Another reason hospitals are employing more doctors is to get their referrals, said Lynn Bailey, a health care consultant in Columbia, S.C. Having the physicians as well as home-health agencies, transportation, rehabilitation, medical equipment and other services makes hospitals the dominant provider in an area.

“Generally speaking, we have not found in U.S. economic history that to be a beneficial relationship for the consumer,” she said. “You end up with above-competitive-market pricing.”

A new environment

Greenville Health System has been hiring physicians for years, Sinopoli said. But it has no goal in terms of numbers.

“We are looking to hire some (gastroenterologists) … and a few more neurologists. We are filling in particular needs here and there,” he said. “What we are doing … is trying to right-size it around the idea that we are going to be in a managed-care environment.”

Managed care, a more highly controlled payment and provider strategy typified by health-maintenance organizations, was the big idea in the 1980s to control health care costs. But it had little effect on the nation’s spiraling medical bills.

Officials at both hospital systems in the Greenville area think that the government, insurers and businesses increasingly want to pay a set payment per person no matter what health services that person uses. Sinopoli said that’s what’s driving his hospital’s decision to hire more doctors, operate other services such as home care and create a network of integrated providers. The result should be a more efficient, less expensive product.

He points to Kaiser Permanente, an integrated managed-care organization in California that has been operating for decades, as an example of such a system. Businesses pay a set fee for their employees to get health care from Kaiser Permanente doctors and other providers. That’s kept premium growth down, he said.

But those savings don’t happen overnight, Sinopoli said.

“It’s not about rationing care or keeping beneficiaries from something they need,” St. Francis’ Nantz said. “But (it’s) about not wasting, and not duplicating, and maybe being more preventive to keep the diabetic out of the hospital.”

A different time

Other incentives help reduce costs and improve quality, too, Sinopoli said. For example, hospital deaths have dropped because of efforts to reduce hospital-acquired infections, and that cuts costs. And a push from Medicare to not pay for certain readmissions led to significant declines in those rates.

But attempts have been made before to control medical spending, and the nation’s health-care bill is $2.9 trillion now.
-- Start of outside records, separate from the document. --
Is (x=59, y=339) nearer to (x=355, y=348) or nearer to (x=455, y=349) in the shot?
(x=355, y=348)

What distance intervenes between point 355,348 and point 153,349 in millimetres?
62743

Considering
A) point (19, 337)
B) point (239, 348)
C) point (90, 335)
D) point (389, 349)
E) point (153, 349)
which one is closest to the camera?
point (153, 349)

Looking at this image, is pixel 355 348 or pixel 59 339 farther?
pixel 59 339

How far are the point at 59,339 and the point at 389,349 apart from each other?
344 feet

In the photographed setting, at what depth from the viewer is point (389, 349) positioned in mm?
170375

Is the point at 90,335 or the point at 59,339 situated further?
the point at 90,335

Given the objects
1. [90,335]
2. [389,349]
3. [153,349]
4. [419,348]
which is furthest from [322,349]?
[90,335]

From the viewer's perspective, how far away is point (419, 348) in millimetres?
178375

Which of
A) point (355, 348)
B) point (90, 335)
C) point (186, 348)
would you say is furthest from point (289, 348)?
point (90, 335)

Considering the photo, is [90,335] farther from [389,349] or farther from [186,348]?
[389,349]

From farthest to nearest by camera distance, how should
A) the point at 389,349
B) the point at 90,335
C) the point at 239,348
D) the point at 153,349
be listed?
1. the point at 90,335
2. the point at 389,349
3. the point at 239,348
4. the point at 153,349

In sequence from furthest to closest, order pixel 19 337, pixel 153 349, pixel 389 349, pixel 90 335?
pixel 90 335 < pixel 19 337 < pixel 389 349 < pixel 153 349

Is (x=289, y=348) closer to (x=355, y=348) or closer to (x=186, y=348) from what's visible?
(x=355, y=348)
Is the new approach any more likely to work?

“Now the economy is worse and driving it more,” Sinopoli said. “The continued rise in health-care costs is a bigger and bigger line item for employers and government. Things are different now than in the past. The economic pressure to do this is greater than it’s ever been.”

The nation is struggling to figure out whether more competition or more collaboration will improve quality and control costs, Bailey said, though consolidation tends to result in more expensive care and less choice for consumers.

“For a reform that is looking at being patient centered, it’s missing on this one,” she said.

Fields, who has been a doctor for almost three decades, said she has seen a lot of ideas come and go without reducing costs. Some have increased costs.

She has found herself longing for the days when she first began to practice.

“At that time, there weren’t as many unpaid things you had to do in the practice, and reimbursement was a little better, Fields said. “I had one fee schedule. My standard office visit was $18.

“I didn’t have to call a clerk at an insurance company and get permission to send a patient for a test or to see a specialist or prescribe a medication. I didn’t have to file claims. I gave the form to the patients and they sent it in,” she said. “There’s a lot to be said for that kind of freedom.”

Being part of the hospital relieves Fields of some of those hassles, gives her support services she didn’t have before and enables her to offer her employees better benefits, she said. She followed colleagues who also sold their practices and liked the results.